** Record excerpts **

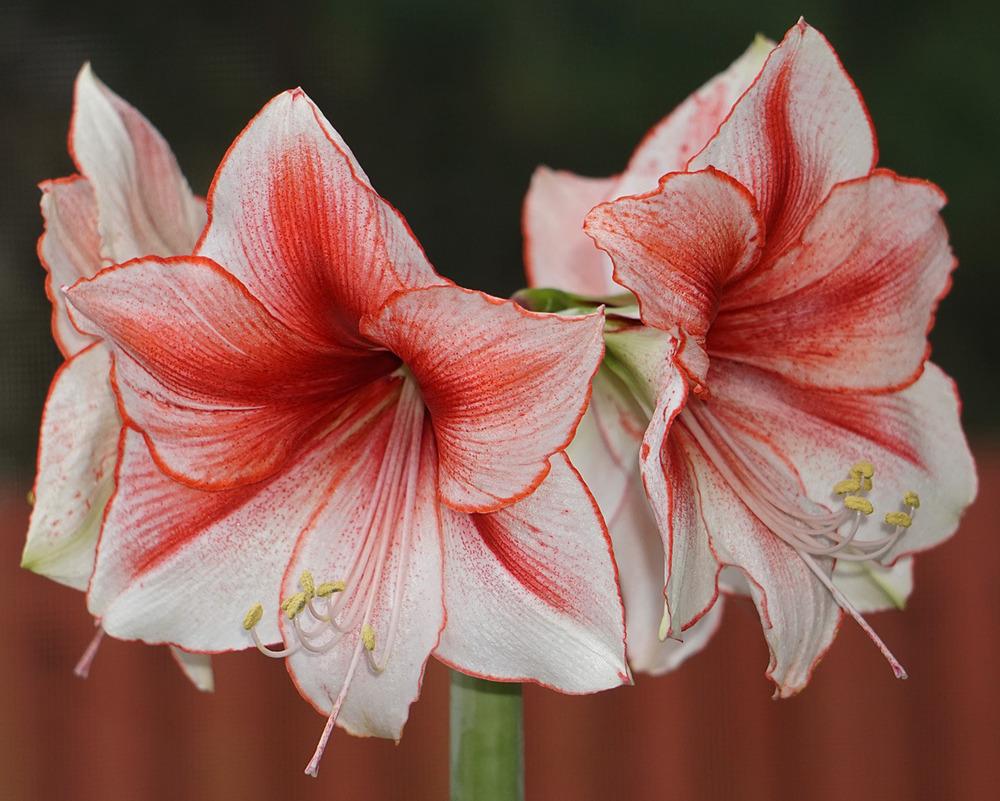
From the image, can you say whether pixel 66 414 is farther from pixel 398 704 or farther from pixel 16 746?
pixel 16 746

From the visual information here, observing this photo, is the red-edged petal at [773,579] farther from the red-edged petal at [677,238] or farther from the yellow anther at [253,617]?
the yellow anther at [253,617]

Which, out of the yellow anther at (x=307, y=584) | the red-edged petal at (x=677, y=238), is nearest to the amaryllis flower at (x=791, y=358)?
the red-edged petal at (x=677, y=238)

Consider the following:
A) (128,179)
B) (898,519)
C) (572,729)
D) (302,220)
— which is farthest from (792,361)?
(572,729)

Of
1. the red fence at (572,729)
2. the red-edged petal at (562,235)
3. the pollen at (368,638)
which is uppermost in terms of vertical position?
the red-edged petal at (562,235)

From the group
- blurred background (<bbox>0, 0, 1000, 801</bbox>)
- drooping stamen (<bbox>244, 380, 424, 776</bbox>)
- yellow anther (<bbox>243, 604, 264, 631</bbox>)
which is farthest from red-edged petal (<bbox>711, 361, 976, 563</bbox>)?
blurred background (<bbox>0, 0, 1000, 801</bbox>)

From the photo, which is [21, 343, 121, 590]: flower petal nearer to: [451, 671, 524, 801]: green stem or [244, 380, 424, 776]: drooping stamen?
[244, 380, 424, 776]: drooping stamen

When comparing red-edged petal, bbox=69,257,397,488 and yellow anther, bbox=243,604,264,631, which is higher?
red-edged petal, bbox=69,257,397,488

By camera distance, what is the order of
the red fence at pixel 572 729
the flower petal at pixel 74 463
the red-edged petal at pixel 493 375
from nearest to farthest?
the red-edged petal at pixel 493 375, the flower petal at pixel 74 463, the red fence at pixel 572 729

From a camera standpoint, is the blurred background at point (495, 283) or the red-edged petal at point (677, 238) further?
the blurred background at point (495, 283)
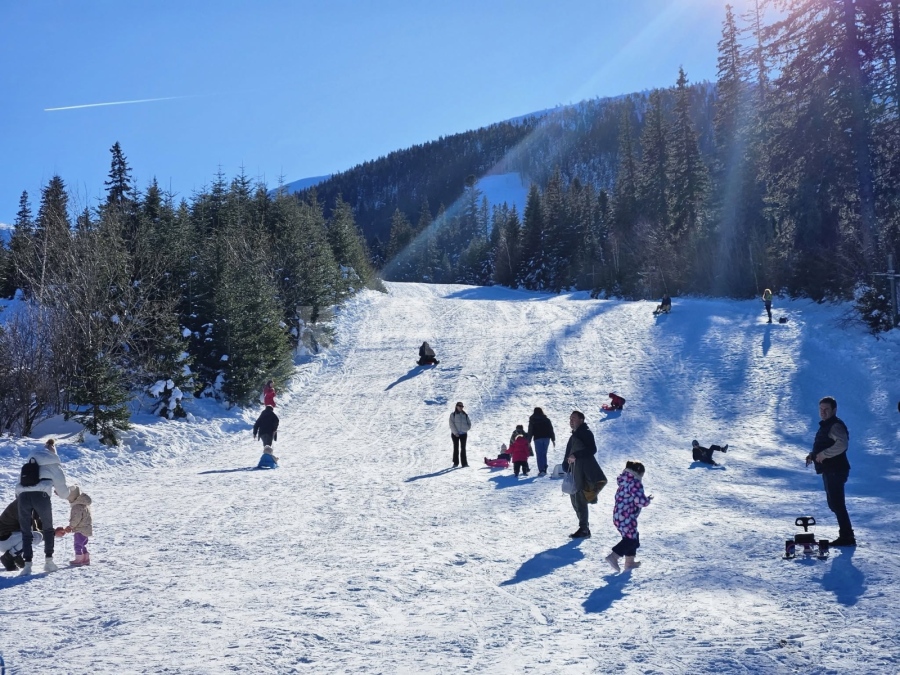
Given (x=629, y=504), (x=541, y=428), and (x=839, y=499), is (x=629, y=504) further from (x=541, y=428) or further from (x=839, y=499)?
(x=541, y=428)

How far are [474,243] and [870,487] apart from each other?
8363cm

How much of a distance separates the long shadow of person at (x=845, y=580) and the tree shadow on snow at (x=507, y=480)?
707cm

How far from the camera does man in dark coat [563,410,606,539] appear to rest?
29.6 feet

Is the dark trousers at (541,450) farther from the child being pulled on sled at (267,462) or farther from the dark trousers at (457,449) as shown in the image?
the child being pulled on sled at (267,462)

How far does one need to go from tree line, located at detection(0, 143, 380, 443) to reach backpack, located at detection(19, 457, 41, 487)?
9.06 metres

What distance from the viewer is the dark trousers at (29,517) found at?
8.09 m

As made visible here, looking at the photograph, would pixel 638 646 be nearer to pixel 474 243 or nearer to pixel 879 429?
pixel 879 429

** Request **
Copy out the listing exactly as it stands, but not the pictures.

** The completed task **
From the image, can you say whether pixel 66 414 is farther from pixel 398 704 or farther from pixel 16 746?
pixel 16 746

From the visual information here, observing this photo, is the red-edged petal at [773,579] farther from the red-edged petal at [677,238] or farther from the yellow anther at [253,617]?
the yellow anther at [253,617]

Which, out of the yellow anther at (x=307, y=584) | the red-edged petal at (x=677, y=238), is nearest to the amaryllis flower at (x=791, y=358)?
the red-edged petal at (x=677, y=238)

Consider the following:
A) (128,179)
B) (898,519)
C) (572,729)
D) (302,220)
— which is farthest from (792,361)?
(572,729)

Of
1. the red fence at (572,729)
2. the red-edged petal at (562,235)
3. the pollen at (368,638)
which is uppermost in terms of vertical position?
the red-edged petal at (562,235)

From the group
- blurred background (<bbox>0, 0, 1000, 801</bbox>)
- drooping stamen (<bbox>244, 380, 424, 776</bbox>)
- yellow anther (<bbox>243, 604, 264, 631</bbox>)
which is farthest from red-edged petal (<bbox>711, 361, 976, 563</bbox>)?
blurred background (<bbox>0, 0, 1000, 801</bbox>)

From the photo, which is [21, 343, 121, 590]: flower petal nearer to: [451, 671, 524, 801]: green stem or [244, 380, 424, 776]: drooping stamen?
[244, 380, 424, 776]: drooping stamen

When comparing red-edged petal, bbox=69,257,397,488 and yellow anther, bbox=243,604,264,631, which is higher?
red-edged petal, bbox=69,257,397,488

By camera distance, what is the order of
the red fence at pixel 572 729
the flower petal at pixel 74 463
the red-edged petal at pixel 493 375
from nearest to farthest?
the red-edged petal at pixel 493 375, the flower petal at pixel 74 463, the red fence at pixel 572 729

From a camera standpoint, is the blurred background at point (495, 283) or the red-edged petal at point (677, 238) further?
the blurred background at point (495, 283)
Given (x=629, y=504), (x=541, y=428), and (x=839, y=499), is (x=629, y=504) further from (x=541, y=428) or further from (x=839, y=499)?
(x=541, y=428)

How far are [474,243] and [870,487] apart from each other?
8363cm

How much of a distance separates the long shadow of person at (x=845, y=580) and the tree shadow on snow at (x=507, y=480)?
707cm

How far from the camera does man in dark coat [563,410,606,539] appear to rest?
29.6 feet

Is the dark trousers at (541,450) farther from the child being pulled on sled at (267,462) or farther from the dark trousers at (457,449) as shown in the image?
the child being pulled on sled at (267,462)

How far does one need to go from tree line, located at detection(0, 143, 380, 443) to reach backpack, located at detection(19, 457, 41, 487)?
9.06 metres

What distance from the viewer is the dark trousers at (29,517) found at?
8.09 m

As made visible here, looking at the photograph, would pixel 638 646 be nearer to pixel 474 243 or nearer to pixel 879 429?
pixel 879 429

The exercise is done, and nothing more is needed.